Hiawatha’s is open Monday through Thursday from 9 a.m. – 5:30 p.m., Saturdays from 9 a.m. – 6 p.m., and on Sundays from 10 a.m. – 6 p.m. The only three days the specialty shop is not open are Thanksgiving, Christmas, and New Year’s Day.
“We have a lot of customers who are local, but we also get a lot of visitors from out of town, too,” Cay said. “We have been in business for so long now that a lot of our customers first came in as kids. A lot of them have moved away since, but they always come home. When they do, they seem to come in here again. They just had to come back.
“And a lot of people who visit us are making Elkins their destination so they can visit all of the attractions in this area,” she continued. “The boys have always loved the slingshots, the Indian vests with all the bead work, and the girls have always stared at the dolls and the silver jewelry. Every single person has something here that’s always been their favorite part of Hiawatha’s.”
But now the Woods wish to retire. The couple splits their time between their apartment in Elkins and their house in Charleston – one week here, the next week there – but they both believe the time has arrived for new ownership.
“At our age, it’s been time for a long time,” Bob admitted. “We really should have thought about it a few years back, but we didn’t because of how much we still enjoy the business. We would like to do a few more things with our lives, and now seems as good a time as ever.
“Wherever we decide to go, we’ll drive there like was always have,” he continued. “We’re not sure where we’ll be heading, but we know that’s what we want to.

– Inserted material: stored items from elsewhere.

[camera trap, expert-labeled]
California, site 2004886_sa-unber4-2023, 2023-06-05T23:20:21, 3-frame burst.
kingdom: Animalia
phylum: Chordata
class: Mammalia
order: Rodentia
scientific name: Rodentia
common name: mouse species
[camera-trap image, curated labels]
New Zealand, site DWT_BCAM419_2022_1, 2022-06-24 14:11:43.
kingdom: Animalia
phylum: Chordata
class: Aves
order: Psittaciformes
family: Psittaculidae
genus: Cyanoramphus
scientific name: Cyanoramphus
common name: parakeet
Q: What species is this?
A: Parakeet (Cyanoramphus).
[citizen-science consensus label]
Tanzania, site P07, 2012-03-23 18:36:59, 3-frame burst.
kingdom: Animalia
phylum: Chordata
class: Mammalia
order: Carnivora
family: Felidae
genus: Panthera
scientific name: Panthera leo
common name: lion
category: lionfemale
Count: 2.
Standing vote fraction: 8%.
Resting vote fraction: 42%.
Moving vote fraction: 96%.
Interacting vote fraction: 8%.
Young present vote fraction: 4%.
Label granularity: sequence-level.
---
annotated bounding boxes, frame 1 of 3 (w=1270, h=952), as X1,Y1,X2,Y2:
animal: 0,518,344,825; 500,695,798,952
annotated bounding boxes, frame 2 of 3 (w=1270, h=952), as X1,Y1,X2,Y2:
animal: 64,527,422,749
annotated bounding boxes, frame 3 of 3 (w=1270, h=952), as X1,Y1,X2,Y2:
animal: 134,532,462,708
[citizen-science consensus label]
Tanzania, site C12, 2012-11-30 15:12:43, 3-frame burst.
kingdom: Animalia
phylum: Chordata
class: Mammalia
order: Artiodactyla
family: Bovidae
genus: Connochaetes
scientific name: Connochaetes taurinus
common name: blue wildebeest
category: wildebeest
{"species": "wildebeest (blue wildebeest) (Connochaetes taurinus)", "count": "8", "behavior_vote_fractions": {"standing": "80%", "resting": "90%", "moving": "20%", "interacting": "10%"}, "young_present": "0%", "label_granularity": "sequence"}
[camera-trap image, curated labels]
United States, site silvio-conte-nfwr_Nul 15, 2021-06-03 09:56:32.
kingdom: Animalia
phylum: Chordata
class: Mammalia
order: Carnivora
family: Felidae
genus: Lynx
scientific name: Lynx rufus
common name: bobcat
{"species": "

Let’s just say that we are closer to 80 years old than we are to 75.”
Cay sees potential, wishes she was younger, and is puzzled why an entrepreneur has not leaped at the chance to continue this Elkins tradition.
“I can think of a thousand different things a new owner could do here if they only had some vision,” she said. “When we were young, we had a vision of what this has become, and we accomplished it. If I were younger, I would leave this store the way it is, but I would use the apartment area for some kind of little restaurant.
“They could have tables, a small kitchen, and they could serve menu items that were very unique to this area. I’m positive a lot of our visitors would get a bite to eat while they were here just because of how convenient it would be for them,” she continued. “But a lot of people just don’t seem willing to go out on that limb these days.
“When people ask us if we are going to sell and we tell them we would like to, they almost cry because of how much this store has been a part of their life,” Cay said. “They know they may never find another store like this one, and most of the ‘Mom-n’-Pop’ stores are gone these days.”
Bob explained that the property and the business can be sold as a package or separately, but if someone purchases the property, he and his wife cannot guarantee Minnehaha will stay in place.
“We would sell these properties any way that it would work for a new owner. It’s just time; it really is,” he said. “But if someone only wants the property and not the business, what to do with Minnehaha is a decision we would have to make. I know if we decided to take her down and move her away, we would have to leave town as soon as she does; that’s for sure.
“But if I were the buyer I would want Minnehaha included in the deal because she’s probably attracted more attention to this intersection than anything around here. Even the Big Mac.”